Photon Batching #78

PyMarc2 · 2022-10-27T18:19:56Z

Photon Batching

The main advantage of GPU is to decrease computation time.
With reasonable times achieved, one might want to increase the number of photons propagated in the scene.
With limited memory on the CPU/GPU, this was not possible in a single batch. With batching, it is now possible to propagate photons until your device's VRAM or storage memory is full.

New Objects

CLParameters: a class that stores parameters of a batch and automatically calculates other significant values via properties.

New logic

The main changes are in the CLPhotons().propagate() method. and in the propagation.c propagate kernel.
The CLPhotons ensures the batching functionality in the propagate method. It manages the logger buffer reset, sets the number of workItem, changes the size of the buffers to be sent, and captures data.

For the developer

The batching parameters are not automatically set, for now, the user/developer must select it.
3 parameters must be given when creating a CLParameters instance :

LoggerMemory: The memory to be allocated on the device in Bytes (usually > 1GB)
WorkItem Amount: the amount of WorkItem, which represents the number of threads launched on the device. It is believed the ideal amount of WorkItem Is the number of logic cores, but this has not always been true in our experience.
Total amount of photons per batch: The number of photons that will be sent on the device.

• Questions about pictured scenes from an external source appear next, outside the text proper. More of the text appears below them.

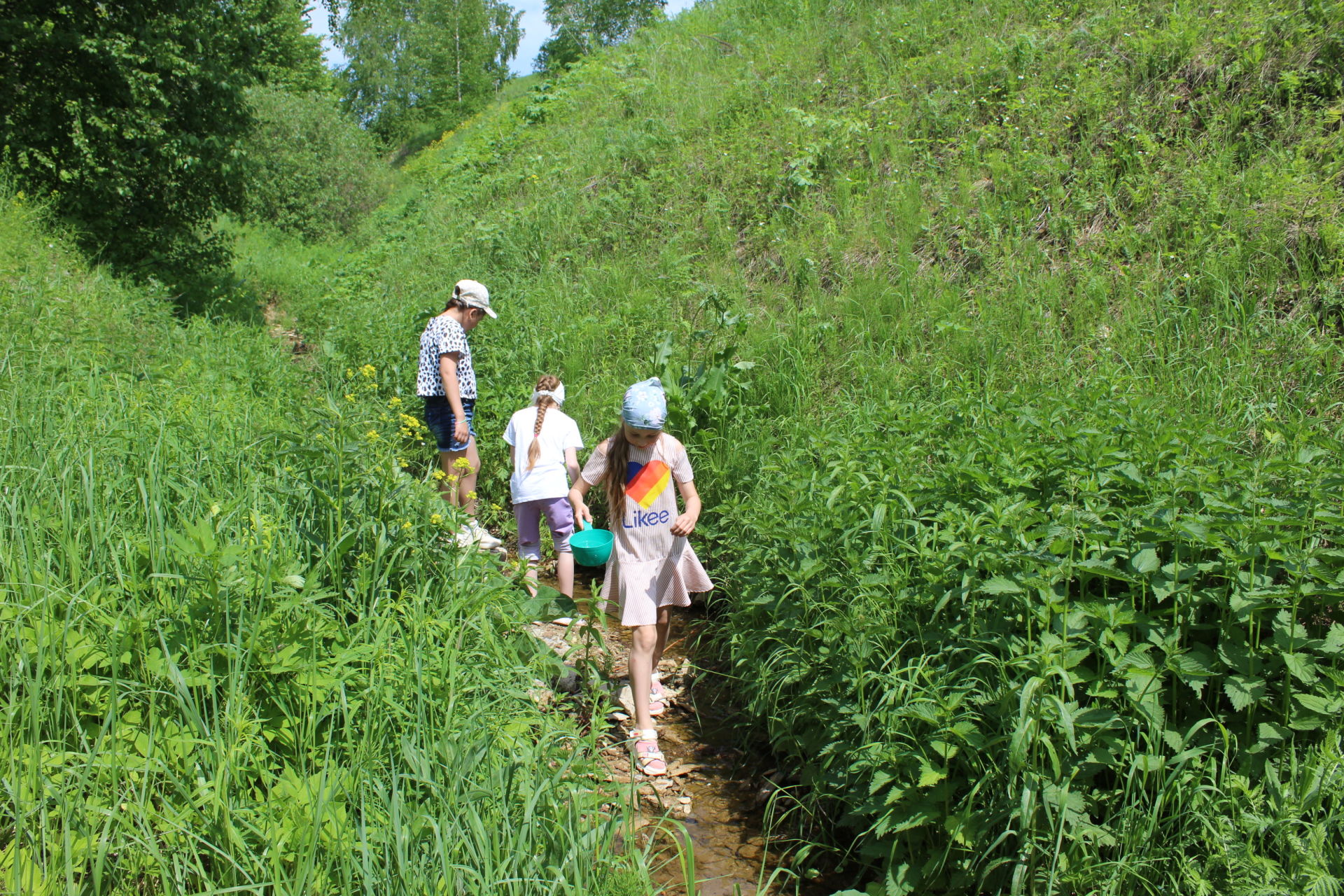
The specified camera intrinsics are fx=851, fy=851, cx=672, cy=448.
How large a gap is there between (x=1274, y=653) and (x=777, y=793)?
1840 millimetres

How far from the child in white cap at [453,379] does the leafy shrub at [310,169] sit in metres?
15.6

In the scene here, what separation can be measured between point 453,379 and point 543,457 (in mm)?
1049

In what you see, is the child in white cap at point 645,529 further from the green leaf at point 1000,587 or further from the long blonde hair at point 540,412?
the green leaf at point 1000,587

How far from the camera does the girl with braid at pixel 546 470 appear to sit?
16.6 feet

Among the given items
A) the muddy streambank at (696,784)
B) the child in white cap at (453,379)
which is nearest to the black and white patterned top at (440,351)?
the child in white cap at (453,379)

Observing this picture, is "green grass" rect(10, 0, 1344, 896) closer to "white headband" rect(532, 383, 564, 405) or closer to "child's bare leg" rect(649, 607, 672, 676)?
"child's bare leg" rect(649, 607, 672, 676)

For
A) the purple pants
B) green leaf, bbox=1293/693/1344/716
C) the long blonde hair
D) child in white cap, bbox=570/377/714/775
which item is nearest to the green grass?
green leaf, bbox=1293/693/1344/716

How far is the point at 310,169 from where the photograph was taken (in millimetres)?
20828

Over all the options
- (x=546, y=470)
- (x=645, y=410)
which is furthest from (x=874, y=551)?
(x=546, y=470)

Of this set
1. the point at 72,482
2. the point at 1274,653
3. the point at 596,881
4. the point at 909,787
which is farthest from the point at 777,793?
the point at 72,482

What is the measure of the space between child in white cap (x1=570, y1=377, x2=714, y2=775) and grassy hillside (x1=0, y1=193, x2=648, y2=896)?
0.60 metres

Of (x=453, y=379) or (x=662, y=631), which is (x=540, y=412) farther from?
(x=662, y=631)

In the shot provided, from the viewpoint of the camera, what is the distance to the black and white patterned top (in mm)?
5695

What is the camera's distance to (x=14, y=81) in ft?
32.3
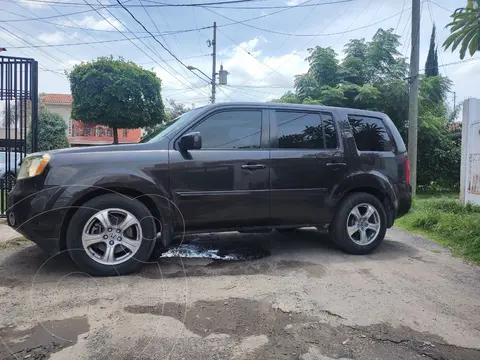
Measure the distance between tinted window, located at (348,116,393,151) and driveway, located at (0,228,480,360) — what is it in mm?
1444

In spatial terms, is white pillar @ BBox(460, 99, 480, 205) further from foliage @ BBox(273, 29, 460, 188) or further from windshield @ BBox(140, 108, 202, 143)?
windshield @ BBox(140, 108, 202, 143)

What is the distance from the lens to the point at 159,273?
3.76m

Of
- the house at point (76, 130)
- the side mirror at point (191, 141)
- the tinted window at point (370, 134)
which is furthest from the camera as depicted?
the house at point (76, 130)

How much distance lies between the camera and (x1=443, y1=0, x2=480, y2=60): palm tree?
4900mm

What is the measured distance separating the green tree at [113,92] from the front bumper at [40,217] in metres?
11.1

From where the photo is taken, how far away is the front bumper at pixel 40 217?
3479mm

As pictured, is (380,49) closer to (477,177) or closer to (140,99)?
(477,177)

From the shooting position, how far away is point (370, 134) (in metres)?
4.90

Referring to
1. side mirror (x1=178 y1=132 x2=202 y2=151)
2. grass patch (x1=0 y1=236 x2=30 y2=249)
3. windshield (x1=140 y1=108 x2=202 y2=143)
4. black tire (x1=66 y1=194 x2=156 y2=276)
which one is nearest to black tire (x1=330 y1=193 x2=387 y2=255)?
side mirror (x1=178 y1=132 x2=202 y2=151)

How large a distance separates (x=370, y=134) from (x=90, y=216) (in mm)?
3583

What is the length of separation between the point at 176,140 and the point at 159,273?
1.40 metres

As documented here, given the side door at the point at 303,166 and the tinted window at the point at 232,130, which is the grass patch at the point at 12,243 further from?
the side door at the point at 303,166

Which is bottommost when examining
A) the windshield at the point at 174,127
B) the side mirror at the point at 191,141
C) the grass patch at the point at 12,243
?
the grass patch at the point at 12,243

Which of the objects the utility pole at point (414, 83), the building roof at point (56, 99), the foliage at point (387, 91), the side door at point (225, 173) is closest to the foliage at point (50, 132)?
the building roof at point (56, 99)
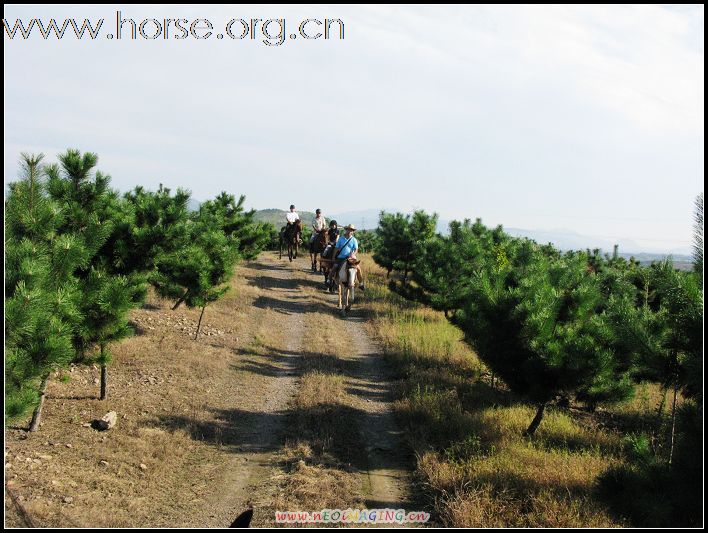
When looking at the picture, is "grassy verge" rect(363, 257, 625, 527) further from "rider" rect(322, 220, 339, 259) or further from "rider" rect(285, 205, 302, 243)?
"rider" rect(285, 205, 302, 243)

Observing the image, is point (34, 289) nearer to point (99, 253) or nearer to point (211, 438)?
point (211, 438)

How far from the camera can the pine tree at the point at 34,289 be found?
5102 millimetres

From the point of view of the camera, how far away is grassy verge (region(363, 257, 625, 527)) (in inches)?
231

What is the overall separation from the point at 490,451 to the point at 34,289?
656 cm

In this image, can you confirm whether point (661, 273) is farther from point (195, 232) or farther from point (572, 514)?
point (195, 232)

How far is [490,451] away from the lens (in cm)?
766

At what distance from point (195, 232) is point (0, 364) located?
28.0 feet

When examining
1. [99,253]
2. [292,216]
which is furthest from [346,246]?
[292,216]

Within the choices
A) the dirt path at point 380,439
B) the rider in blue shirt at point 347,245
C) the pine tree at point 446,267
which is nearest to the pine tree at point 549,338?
the dirt path at point 380,439

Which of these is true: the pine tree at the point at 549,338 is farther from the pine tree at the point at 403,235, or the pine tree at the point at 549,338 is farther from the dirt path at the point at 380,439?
the pine tree at the point at 403,235

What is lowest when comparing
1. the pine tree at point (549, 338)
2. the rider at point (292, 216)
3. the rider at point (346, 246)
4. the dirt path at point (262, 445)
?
the dirt path at point (262, 445)

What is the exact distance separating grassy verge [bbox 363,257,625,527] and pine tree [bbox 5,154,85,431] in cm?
501

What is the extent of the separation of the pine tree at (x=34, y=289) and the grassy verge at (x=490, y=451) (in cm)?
501

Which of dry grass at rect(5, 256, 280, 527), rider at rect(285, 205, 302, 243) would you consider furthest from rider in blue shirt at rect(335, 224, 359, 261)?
rider at rect(285, 205, 302, 243)
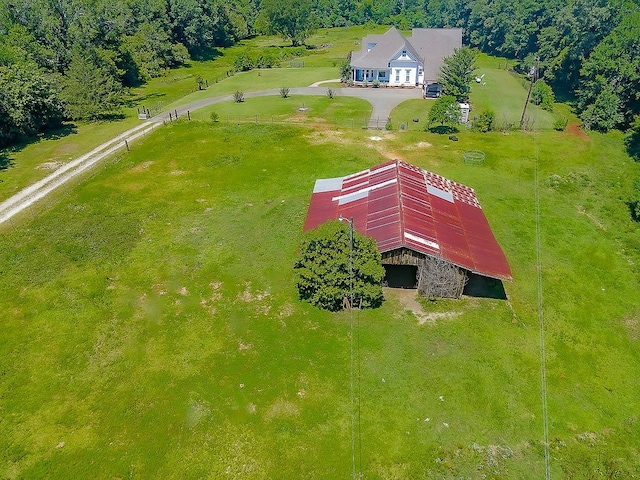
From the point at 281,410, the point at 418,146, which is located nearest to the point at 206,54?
the point at 418,146

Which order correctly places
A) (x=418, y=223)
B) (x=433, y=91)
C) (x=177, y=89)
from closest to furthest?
(x=418, y=223) → (x=433, y=91) → (x=177, y=89)

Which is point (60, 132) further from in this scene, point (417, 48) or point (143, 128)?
point (417, 48)

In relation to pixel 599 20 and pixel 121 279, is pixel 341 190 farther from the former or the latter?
pixel 599 20

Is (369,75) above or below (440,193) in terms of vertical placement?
below

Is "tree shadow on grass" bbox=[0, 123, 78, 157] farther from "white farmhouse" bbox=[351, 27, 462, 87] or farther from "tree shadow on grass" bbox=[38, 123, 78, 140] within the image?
"white farmhouse" bbox=[351, 27, 462, 87]

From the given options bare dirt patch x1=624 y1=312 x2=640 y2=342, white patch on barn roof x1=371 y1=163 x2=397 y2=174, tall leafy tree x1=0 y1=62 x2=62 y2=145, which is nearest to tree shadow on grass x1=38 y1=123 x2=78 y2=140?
tall leafy tree x1=0 y1=62 x2=62 y2=145
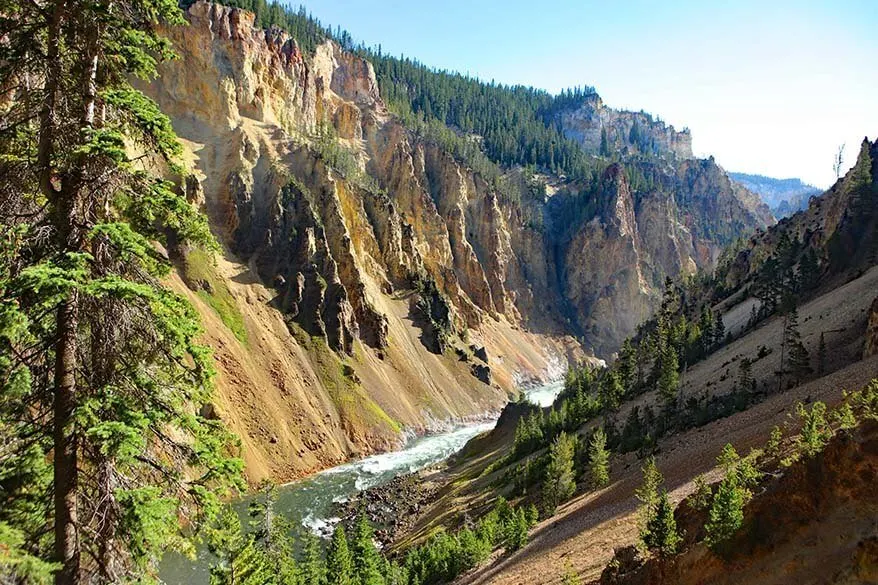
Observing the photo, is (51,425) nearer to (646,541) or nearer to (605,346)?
(646,541)

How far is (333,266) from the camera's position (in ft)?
291

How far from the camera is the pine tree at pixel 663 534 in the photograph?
49.6ft

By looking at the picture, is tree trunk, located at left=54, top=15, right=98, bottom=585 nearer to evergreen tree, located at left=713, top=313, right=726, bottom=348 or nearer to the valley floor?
the valley floor

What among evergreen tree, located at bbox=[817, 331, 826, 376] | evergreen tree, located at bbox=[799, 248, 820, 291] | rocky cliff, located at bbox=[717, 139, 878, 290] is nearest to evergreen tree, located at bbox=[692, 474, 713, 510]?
evergreen tree, located at bbox=[817, 331, 826, 376]

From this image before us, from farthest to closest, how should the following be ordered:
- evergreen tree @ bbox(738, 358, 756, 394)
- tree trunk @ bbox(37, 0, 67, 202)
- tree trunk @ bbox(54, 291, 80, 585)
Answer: evergreen tree @ bbox(738, 358, 756, 394) → tree trunk @ bbox(37, 0, 67, 202) → tree trunk @ bbox(54, 291, 80, 585)

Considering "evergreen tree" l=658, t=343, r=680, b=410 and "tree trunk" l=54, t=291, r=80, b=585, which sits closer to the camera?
"tree trunk" l=54, t=291, r=80, b=585

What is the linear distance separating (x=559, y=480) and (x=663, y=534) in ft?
96.9

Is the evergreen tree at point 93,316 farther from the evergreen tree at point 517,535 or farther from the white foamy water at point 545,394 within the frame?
the white foamy water at point 545,394

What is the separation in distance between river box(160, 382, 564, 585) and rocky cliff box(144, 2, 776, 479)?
3091 mm

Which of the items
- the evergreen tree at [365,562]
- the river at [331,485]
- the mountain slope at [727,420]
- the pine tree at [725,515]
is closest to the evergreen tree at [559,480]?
the mountain slope at [727,420]

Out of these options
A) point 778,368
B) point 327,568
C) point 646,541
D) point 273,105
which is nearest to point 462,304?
point 273,105

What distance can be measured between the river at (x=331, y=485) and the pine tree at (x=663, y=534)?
1323 inches

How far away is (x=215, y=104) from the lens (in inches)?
3701

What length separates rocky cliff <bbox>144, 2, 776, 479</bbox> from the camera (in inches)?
2832
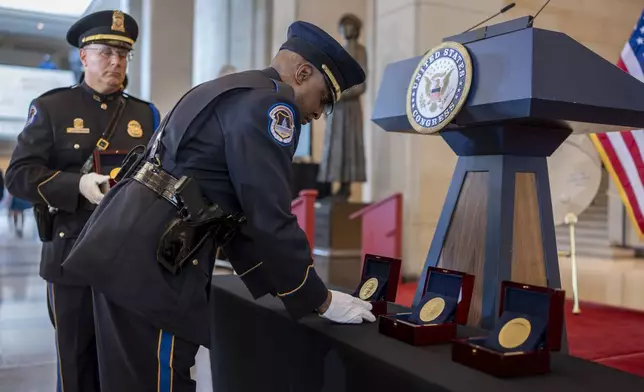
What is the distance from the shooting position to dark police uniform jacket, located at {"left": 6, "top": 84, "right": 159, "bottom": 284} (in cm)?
175

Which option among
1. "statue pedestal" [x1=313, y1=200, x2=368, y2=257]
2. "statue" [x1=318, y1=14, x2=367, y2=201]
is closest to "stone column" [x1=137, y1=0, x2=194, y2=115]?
"statue" [x1=318, y1=14, x2=367, y2=201]

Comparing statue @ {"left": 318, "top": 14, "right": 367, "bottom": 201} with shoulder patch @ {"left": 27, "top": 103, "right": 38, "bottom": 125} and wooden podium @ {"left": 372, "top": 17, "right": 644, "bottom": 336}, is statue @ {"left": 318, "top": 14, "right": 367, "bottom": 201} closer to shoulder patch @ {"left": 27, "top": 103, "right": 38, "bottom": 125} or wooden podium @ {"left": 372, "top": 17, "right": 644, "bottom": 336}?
shoulder patch @ {"left": 27, "top": 103, "right": 38, "bottom": 125}

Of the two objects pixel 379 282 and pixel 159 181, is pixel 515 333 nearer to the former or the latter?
pixel 379 282

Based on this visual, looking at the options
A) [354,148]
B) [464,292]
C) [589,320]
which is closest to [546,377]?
[464,292]

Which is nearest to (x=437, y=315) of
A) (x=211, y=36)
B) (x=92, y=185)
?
(x=92, y=185)

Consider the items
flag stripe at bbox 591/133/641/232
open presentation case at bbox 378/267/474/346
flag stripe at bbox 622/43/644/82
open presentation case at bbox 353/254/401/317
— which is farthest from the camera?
flag stripe at bbox 591/133/641/232

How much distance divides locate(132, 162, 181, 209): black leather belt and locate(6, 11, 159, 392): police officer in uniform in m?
0.48

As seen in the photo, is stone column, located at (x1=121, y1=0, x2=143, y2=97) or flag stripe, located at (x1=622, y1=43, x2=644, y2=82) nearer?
flag stripe, located at (x1=622, y1=43, x2=644, y2=82)

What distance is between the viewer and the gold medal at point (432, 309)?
1197mm

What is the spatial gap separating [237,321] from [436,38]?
13.8 feet

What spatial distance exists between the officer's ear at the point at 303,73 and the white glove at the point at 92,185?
669 mm

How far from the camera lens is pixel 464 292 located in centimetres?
118

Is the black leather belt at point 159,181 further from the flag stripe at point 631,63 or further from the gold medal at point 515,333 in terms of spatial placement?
the flag stripe at point 631,63

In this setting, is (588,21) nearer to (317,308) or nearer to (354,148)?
(354,148)
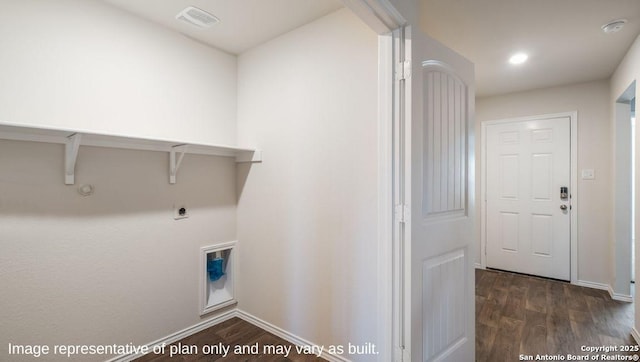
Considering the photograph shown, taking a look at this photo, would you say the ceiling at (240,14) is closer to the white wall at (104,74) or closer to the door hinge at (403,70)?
the white wall at (104,74)

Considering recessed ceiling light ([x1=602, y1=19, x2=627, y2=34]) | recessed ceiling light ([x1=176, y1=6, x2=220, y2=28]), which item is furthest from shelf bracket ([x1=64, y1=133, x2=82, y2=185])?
recessed ceiling light ([x1=602, y1=19, x2=627, y2=34])

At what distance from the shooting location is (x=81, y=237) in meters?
1.79

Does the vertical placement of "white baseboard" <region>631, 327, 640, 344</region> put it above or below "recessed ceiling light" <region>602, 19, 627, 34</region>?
below

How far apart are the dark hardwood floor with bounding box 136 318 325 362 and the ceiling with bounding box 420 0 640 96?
2.65m

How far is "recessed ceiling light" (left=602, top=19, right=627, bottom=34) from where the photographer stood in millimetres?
2043

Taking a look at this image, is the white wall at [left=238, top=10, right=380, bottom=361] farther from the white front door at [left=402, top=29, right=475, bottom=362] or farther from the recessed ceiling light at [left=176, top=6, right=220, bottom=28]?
the recessed ceiling light at [left=176, top=6, right=220, bottom=28]

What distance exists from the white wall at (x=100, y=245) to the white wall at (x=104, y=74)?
0.22m

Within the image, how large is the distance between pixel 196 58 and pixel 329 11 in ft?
3.87

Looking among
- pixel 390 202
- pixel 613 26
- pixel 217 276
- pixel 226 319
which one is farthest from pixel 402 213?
pixel 613 26

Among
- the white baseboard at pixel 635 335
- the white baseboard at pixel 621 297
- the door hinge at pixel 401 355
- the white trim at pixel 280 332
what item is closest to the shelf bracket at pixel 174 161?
the white trim at pixel 280 332

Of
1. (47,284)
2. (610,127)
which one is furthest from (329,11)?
(610,127)

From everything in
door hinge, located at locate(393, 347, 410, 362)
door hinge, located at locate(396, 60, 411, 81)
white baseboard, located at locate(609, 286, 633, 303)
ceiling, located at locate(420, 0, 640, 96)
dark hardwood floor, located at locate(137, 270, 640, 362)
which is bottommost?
dark hardwood floor, located at locate(137, 270, 640, 362)

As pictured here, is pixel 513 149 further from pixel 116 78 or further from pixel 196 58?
pixel 116 78

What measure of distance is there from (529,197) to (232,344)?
3.85m
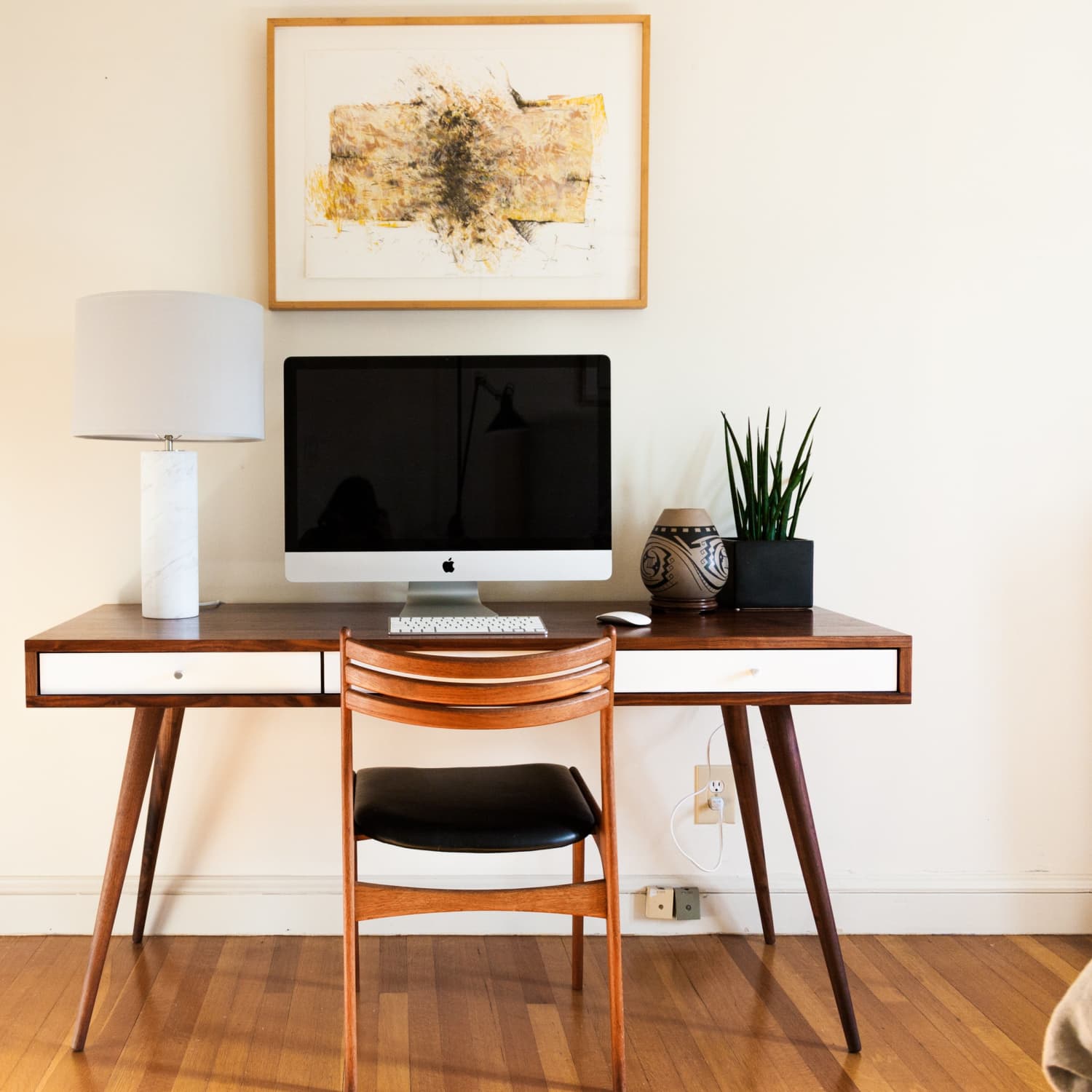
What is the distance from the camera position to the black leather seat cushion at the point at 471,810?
1.54 m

The WorkItem amount mostly influences speed.
The other two are symbiotic: They must be in perfect balance. In a certain scene, a photon will travel X number of times, the idea is to have a logger memory that is close to propagating all photons sent to the device, but no greater. This will allow spending the least amount of time transferring data between CPU/GPU (large logger buffer) and logging many 0 from the logger (Too large logger buffer). The idea is to almost fill the memory of the device to spend the most time on the device rather than doing back and forth.

Examples

Sending 50 000 in batches of 10 000

example.py

tissue = InfiniteTissue(material=ScatteringMaterial(30, 0.1, 0.8, 1.4))
source = PencilPointSource(position=Vector(0, 0, 0), direction=Vector(0, 0, 1), N=50000, useHardwareAcceleration=True)
logger = Logger()
source.propagate(tissue, logger=logger)
stats = Stats(logger, source, tissue)
stats.showEnergy2D(bins=1001, logScale=True, limits=[[-10, 10], [-10, 10]])

In CLPhotons.propagate, the CLParameters(1e8, 100, 10000) means 0.1GB of logger memory, 100WorkItem on the device, and 10k photons on the device per batch.

Speed Tests

For infinite medium, with mu_s = 30, mu_a=0.1, g=0.8

GPU GTX 1060 3GB 1.5Ghz, 1024 Cuda Cores : 10us/photon
CPU Intel Quad-Core i7 1.2Ghz + Boost: 120us/phot

Limitations

The parameters are not set automatically, yet. Hardcoded in CLPhoton.propagate.
The data is not live binned, which means that the raw data size quickly increases. For 1M photons at us=30, ua=0.1, the total interaction data exceeds 150GB.

Log with different index Change propagation kernel

…ynamic-logger"

Problem occured because .build always reset the hostBuffer to default value. A resetAuto flag is now available on each CLObject and set to False by default. Also Another problem where the last batch had less photons than the number of WorkUnits caused a memory access problem due to a workunit with no photons trying to acess a non-allocated memory spot.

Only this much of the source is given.